Segment Start: Input

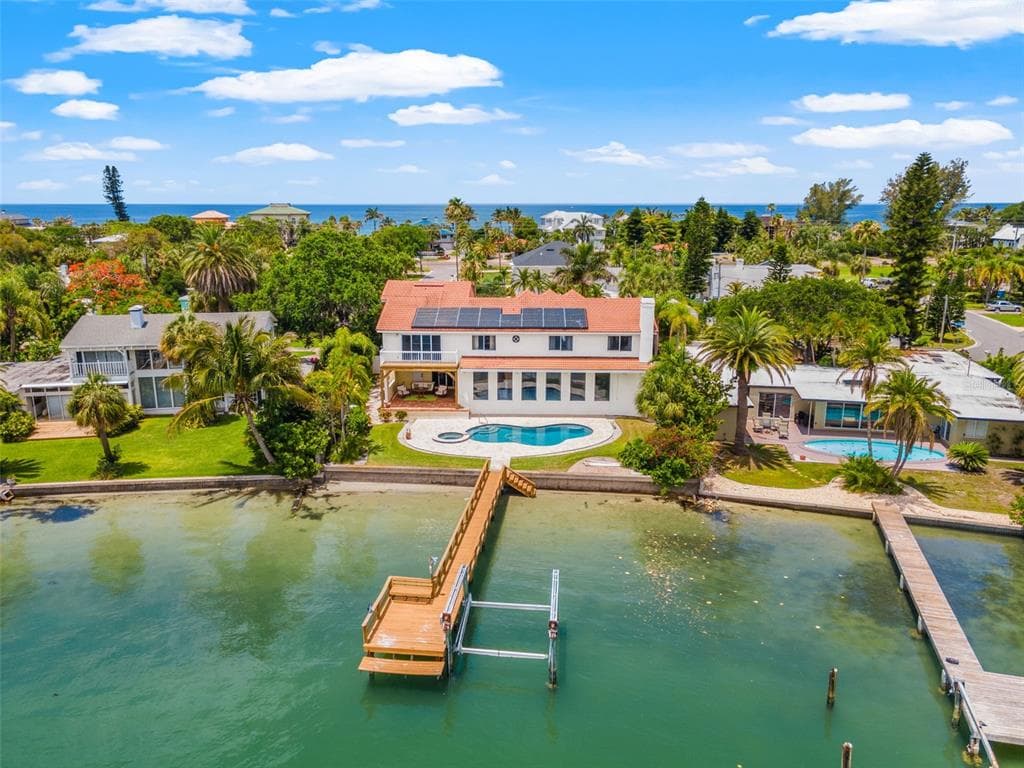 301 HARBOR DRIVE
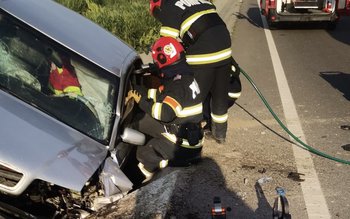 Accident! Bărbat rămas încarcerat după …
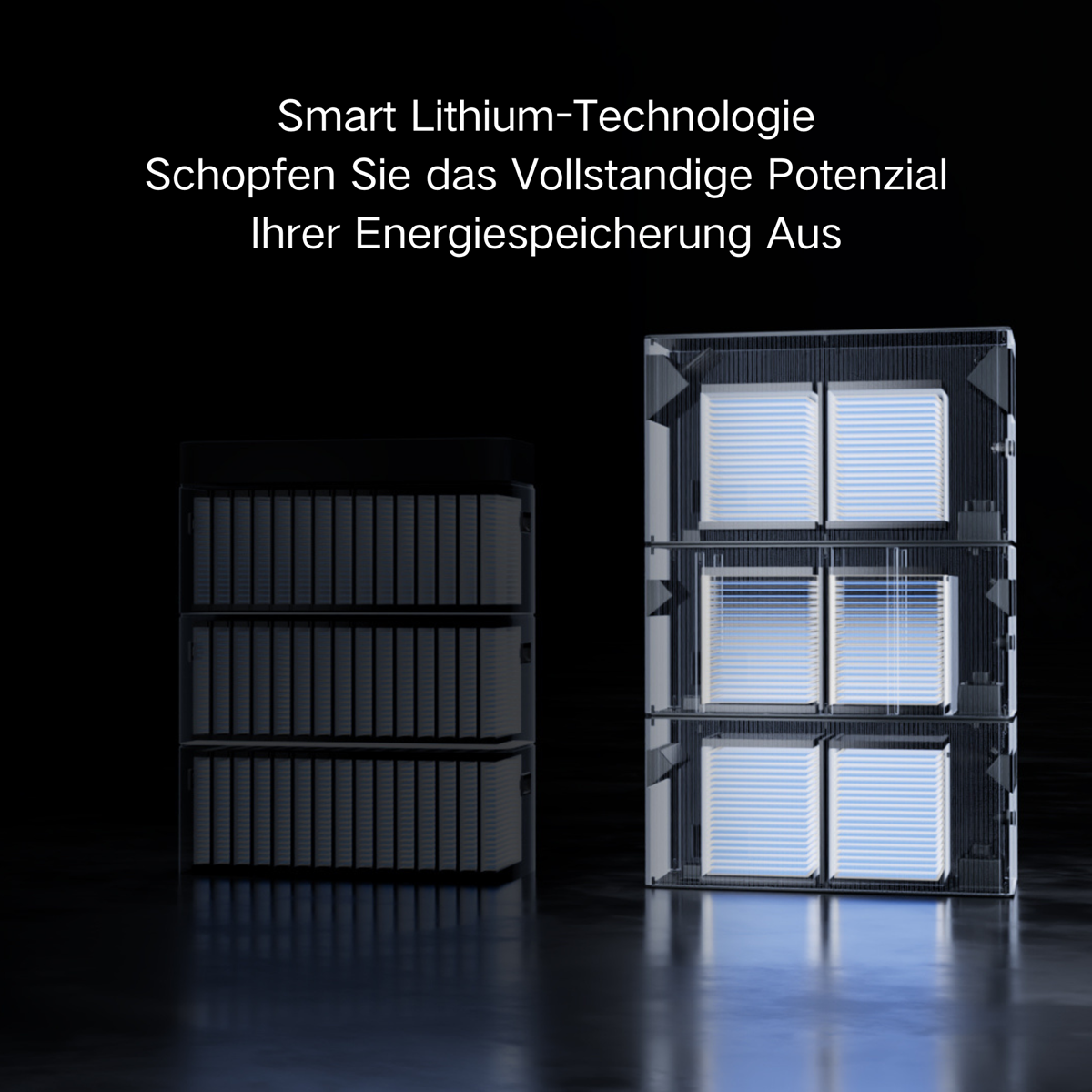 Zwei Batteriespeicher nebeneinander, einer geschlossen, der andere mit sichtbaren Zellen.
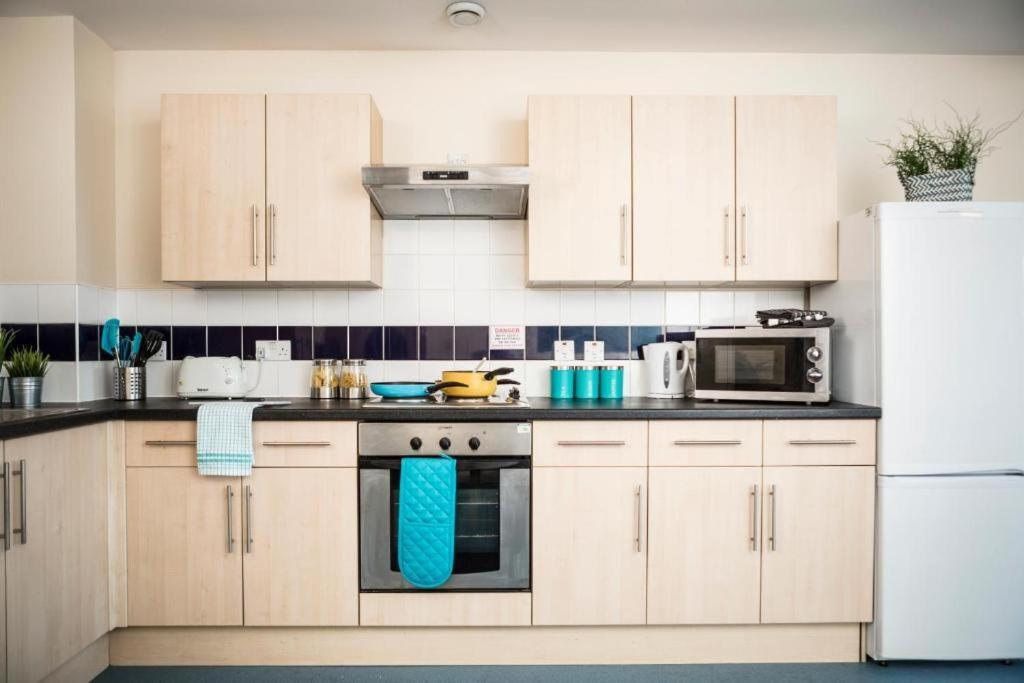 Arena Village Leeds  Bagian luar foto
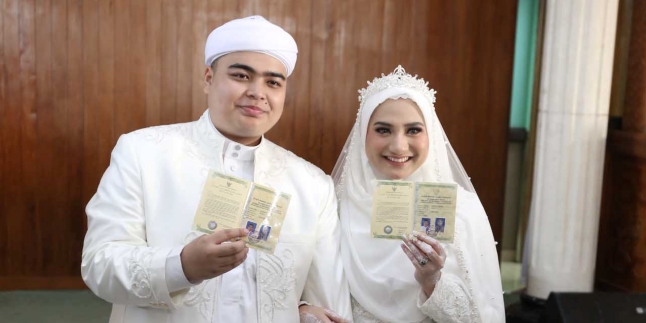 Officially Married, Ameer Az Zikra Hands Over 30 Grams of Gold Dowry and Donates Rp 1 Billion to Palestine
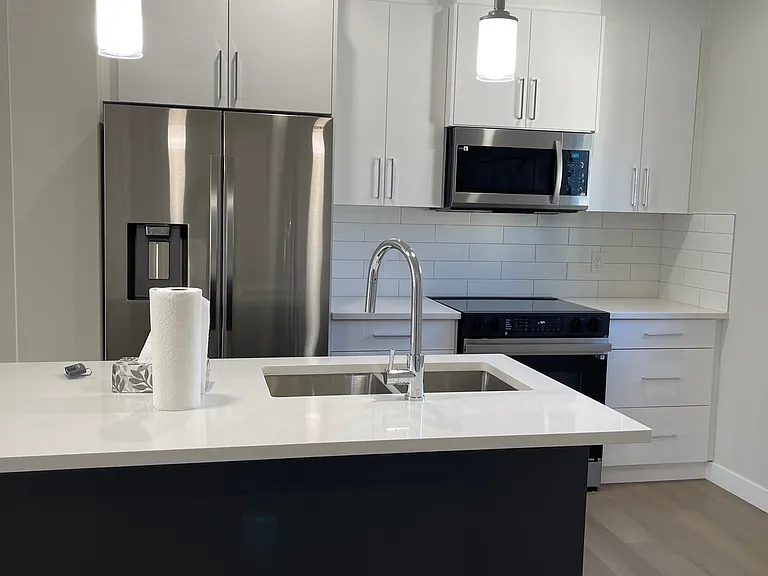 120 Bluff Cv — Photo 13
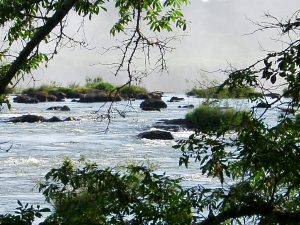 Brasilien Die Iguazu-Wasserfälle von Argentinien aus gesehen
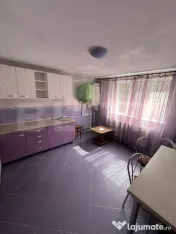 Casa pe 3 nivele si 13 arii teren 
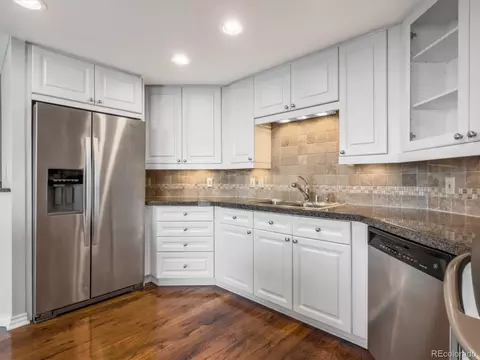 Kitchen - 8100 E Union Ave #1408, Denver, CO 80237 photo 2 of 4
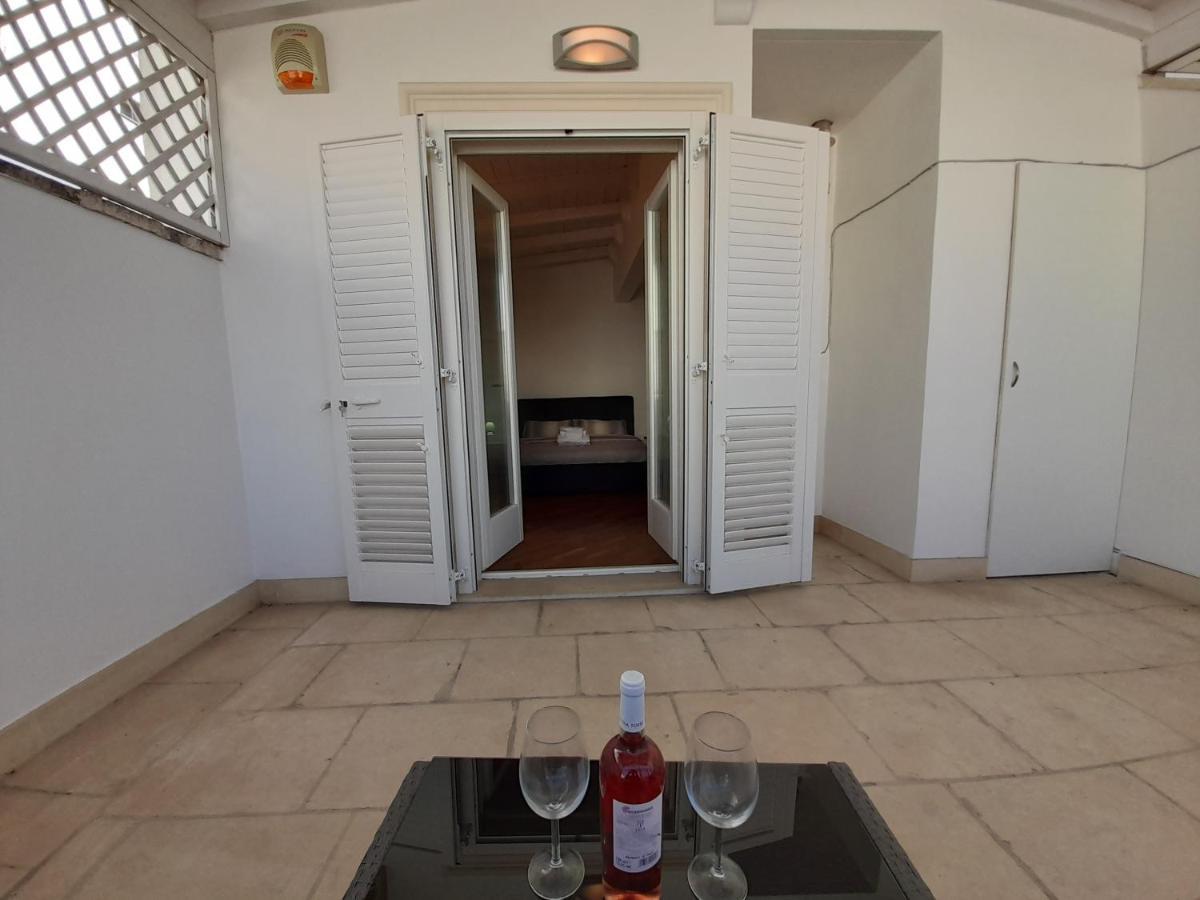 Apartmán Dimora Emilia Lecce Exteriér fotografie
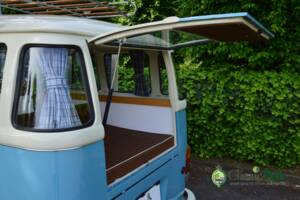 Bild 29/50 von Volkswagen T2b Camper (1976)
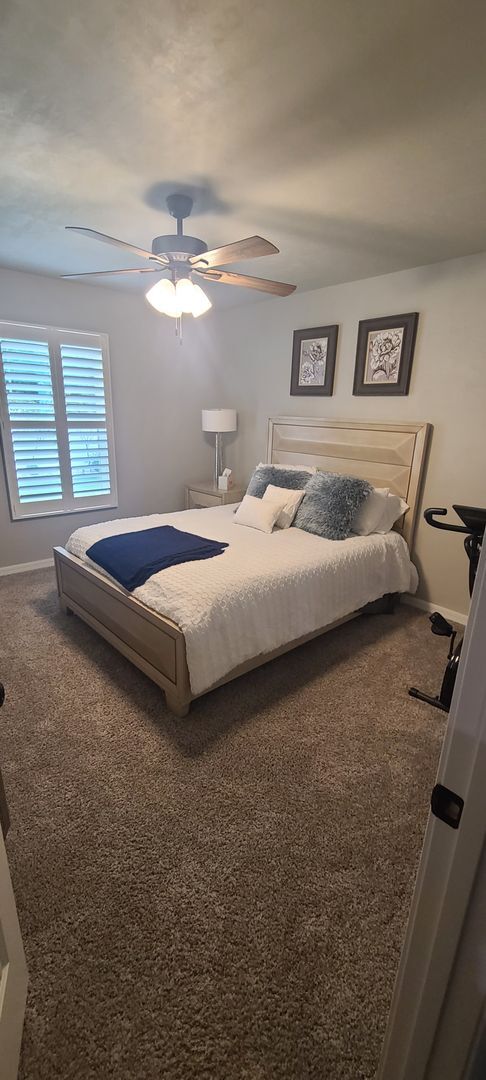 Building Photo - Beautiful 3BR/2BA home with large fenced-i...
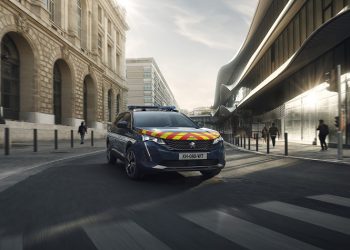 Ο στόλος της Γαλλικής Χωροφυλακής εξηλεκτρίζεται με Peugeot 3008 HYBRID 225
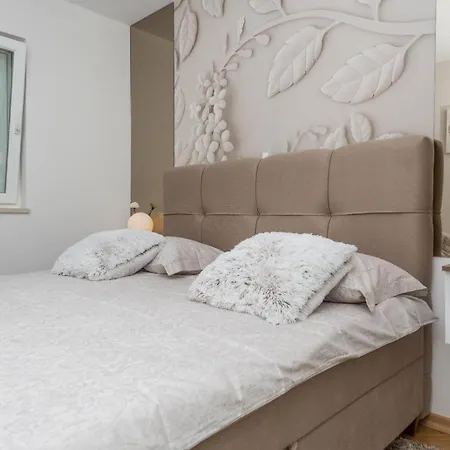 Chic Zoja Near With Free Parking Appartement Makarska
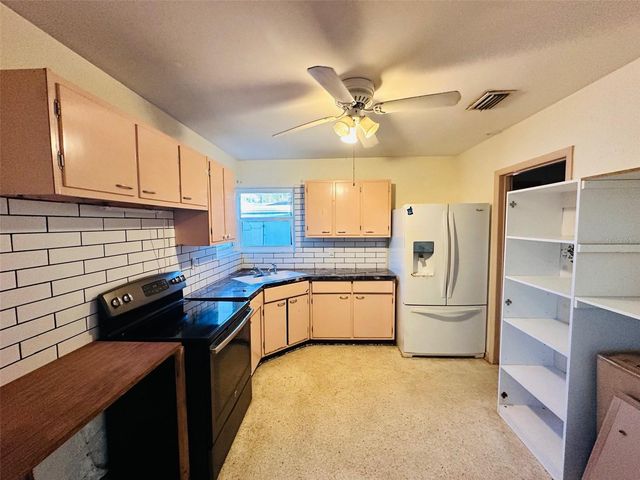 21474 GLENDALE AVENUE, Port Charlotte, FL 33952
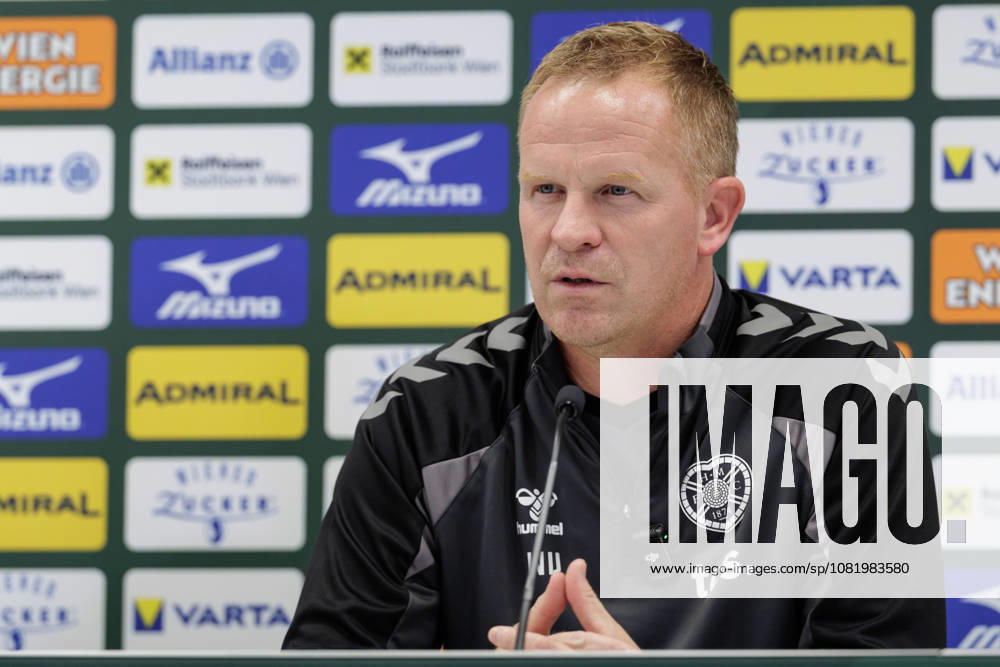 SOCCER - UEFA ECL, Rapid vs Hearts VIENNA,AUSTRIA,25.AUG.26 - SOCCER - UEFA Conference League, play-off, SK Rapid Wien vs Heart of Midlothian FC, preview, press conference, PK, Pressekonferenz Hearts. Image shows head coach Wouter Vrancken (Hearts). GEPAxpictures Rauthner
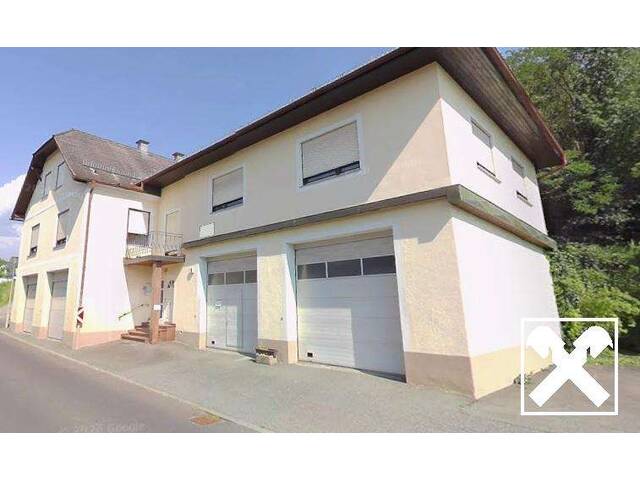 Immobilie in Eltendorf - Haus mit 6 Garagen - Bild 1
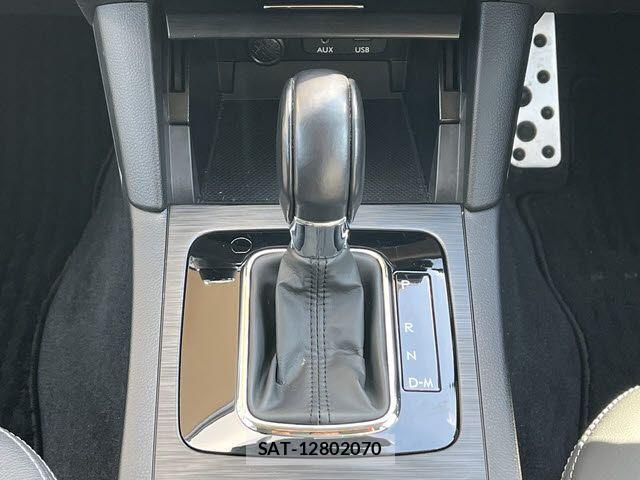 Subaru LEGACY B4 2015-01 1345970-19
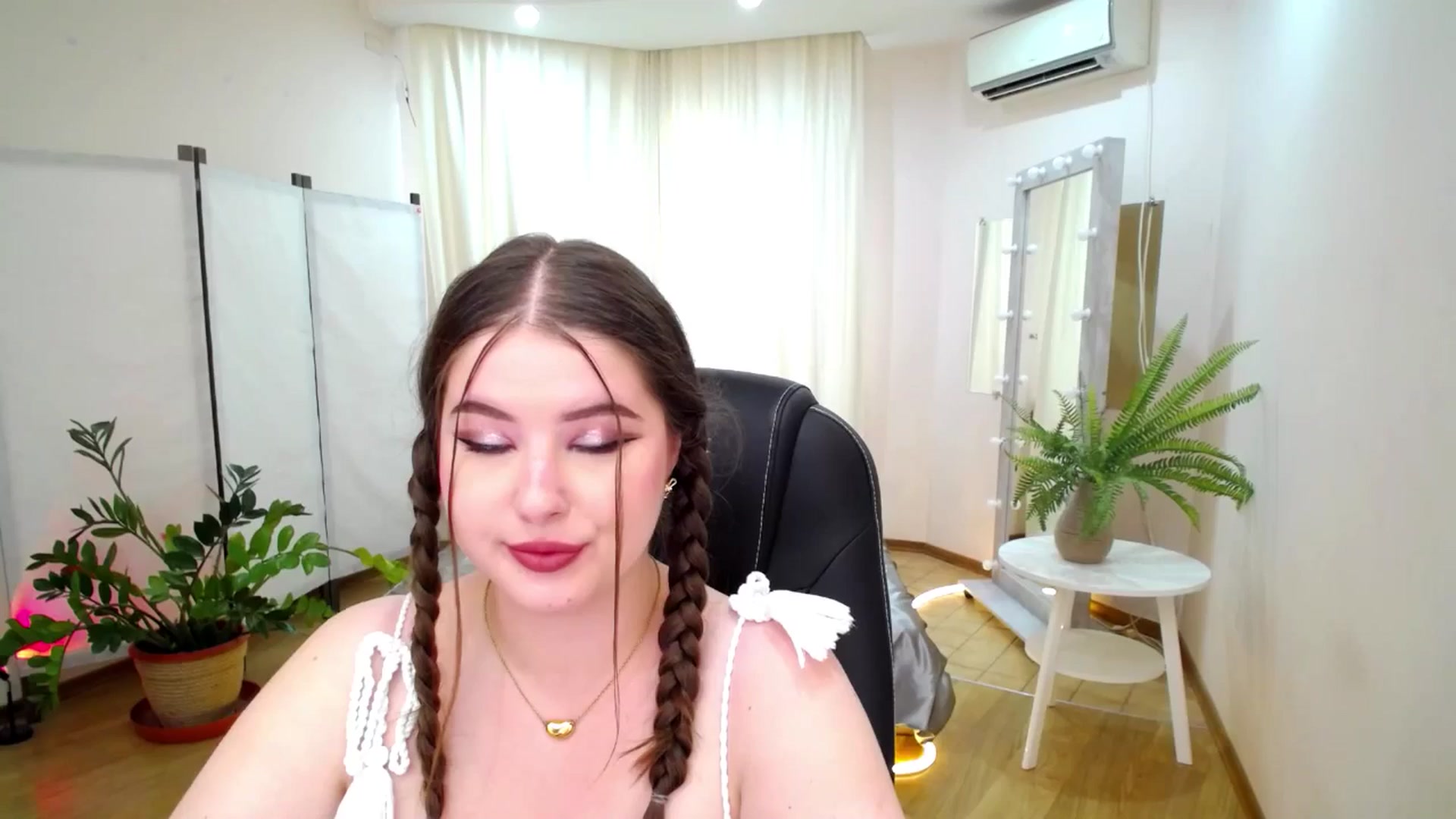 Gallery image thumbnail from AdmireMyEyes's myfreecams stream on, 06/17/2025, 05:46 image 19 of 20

Segment End: Input

**Your task:** Rewrite the caption lines of all the items, replacing "Bild" with "Foto" and keeping everything else unchanged. Omit the pictures from your answer.

**Your response:**
 301 HARBOR DRIVE
 Accident! Bărbat rămas încarcerat după …
 Zwei Batteriespeicher nebeneinander, einer geschlossen, der andere mit sichtbaren Zellen.
 Arena Village Leeds  Bagian luar foto
 Officially Married, Ameer Az Zikra Hands Over 30 Grams of Gold Dowry and Donates Rp 1 Billion to Palestine
 120 Bluff Cv — Photo 13
 Brasilien Die Iguazu-Wasserfälle von Argentinien aus gesehen
 Casa pe 3 nivele si 13 arii teren 
 Kitchen - 8100 E Union Ave #1408, Denver, CO 80237 photo 2 of 4
 Apartmán Dimora Emilia Lecce Exteriér fotografie
 Foto 29/50 von Volkswagen T2b Camper (1976)
 Building Photo - Beautiful 3BR/2BA home with large fenced-i...
 Ο στόλος της Γαλλικής Χωροφυλακής εξηλεκτρίζεται με Peugeot 3008 HYBRID 225
 Chic Zoja Near With Free Parking Appartement Makarska
 21474 GLENDALE AVENUE, Port Charlotte, FL 33952
 SOCCER - UEFA ECL, Rapid vs Hearts VIENNA,AUSTRIA,25.AUG.26 - SOCCER - UEFA Conference League, play-off, SK Rapid Wien vs Heart of Midlothian FC, preview, press conference, PK, Pressekonferenz Hearts. Image shows head coach Wouter Vrancken (Hearts). GEPAxpictures Rauthner
 Immobilie in Eltendorf - Haus mit 6 Garagen - Foto 1
 Subaru LEGACY B4 2015-01 1345970-19
 Gallery image thumbnail from AdmireMyEyes's myfreecams stream on, 06/17/2025, 05:46 image 19 of 20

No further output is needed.